== Exercise ==
Reproduce only the lines from the line containing "family: Felidae" to the end of the entries below, including both of those lines.

== Data for analysis ==

Start of Block

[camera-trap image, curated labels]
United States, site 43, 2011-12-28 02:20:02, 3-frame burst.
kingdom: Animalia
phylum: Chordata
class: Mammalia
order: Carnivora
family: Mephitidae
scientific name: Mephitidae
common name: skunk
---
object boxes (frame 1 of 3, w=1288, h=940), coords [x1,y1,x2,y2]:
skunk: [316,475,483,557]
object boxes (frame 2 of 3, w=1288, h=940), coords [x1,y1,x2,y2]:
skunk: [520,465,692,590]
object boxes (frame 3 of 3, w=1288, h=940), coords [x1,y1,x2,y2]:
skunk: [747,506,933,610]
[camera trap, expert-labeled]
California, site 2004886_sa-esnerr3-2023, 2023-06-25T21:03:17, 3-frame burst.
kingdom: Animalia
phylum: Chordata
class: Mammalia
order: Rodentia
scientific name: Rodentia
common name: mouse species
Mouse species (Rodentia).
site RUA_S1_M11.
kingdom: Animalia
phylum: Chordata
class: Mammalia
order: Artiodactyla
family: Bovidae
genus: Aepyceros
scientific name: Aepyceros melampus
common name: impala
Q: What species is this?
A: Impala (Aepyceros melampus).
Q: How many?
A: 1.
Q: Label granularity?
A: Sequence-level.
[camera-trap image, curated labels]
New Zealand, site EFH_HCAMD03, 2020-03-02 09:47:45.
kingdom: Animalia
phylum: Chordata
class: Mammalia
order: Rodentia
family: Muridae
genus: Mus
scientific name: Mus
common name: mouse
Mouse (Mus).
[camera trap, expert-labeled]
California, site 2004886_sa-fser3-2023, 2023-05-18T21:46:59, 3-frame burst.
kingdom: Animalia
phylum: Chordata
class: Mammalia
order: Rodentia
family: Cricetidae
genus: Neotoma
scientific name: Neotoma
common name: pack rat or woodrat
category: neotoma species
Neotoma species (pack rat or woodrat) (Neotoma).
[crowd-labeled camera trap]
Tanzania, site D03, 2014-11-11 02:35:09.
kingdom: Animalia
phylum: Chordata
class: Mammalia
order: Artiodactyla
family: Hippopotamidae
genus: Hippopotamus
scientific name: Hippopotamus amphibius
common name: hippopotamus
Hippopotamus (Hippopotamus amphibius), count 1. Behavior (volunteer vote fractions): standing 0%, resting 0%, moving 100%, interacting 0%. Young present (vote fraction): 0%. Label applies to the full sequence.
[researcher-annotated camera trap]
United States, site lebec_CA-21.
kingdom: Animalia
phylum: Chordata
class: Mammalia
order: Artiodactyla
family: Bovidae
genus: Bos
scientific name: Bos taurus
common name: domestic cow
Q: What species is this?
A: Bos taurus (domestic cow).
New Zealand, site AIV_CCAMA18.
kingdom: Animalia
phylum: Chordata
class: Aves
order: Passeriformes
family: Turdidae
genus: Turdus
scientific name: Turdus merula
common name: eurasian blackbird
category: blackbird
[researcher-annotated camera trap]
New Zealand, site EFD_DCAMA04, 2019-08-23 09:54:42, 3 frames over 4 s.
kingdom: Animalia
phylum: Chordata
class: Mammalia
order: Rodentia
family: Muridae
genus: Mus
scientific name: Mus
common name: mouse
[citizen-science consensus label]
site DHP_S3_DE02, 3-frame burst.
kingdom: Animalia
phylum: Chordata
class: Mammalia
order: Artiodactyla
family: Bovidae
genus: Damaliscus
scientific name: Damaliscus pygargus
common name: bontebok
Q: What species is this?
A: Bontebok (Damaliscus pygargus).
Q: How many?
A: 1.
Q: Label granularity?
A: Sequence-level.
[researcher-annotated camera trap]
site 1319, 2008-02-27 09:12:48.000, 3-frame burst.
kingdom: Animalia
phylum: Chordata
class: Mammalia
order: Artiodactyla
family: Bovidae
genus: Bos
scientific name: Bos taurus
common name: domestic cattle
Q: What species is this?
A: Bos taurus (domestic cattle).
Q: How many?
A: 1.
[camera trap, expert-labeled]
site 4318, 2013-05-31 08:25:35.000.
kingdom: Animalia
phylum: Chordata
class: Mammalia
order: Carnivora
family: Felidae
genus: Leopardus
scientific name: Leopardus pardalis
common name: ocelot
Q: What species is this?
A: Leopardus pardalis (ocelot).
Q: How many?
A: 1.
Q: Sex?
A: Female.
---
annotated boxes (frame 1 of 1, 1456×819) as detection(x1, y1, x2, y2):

End of Block

== Task output ==
family: Felidae
genus: Leopardus
scientific name: Leopardus pardalis
common name: ocelot
Q: What species is this?
A: Leopardus pardalis (ocelot).
Q: How many?
A: 1.
Q: Sex?
A: Female.
---
annotated boxes (frame 1 of 1, 1456×819) as detection(x1, y1, x2, y2):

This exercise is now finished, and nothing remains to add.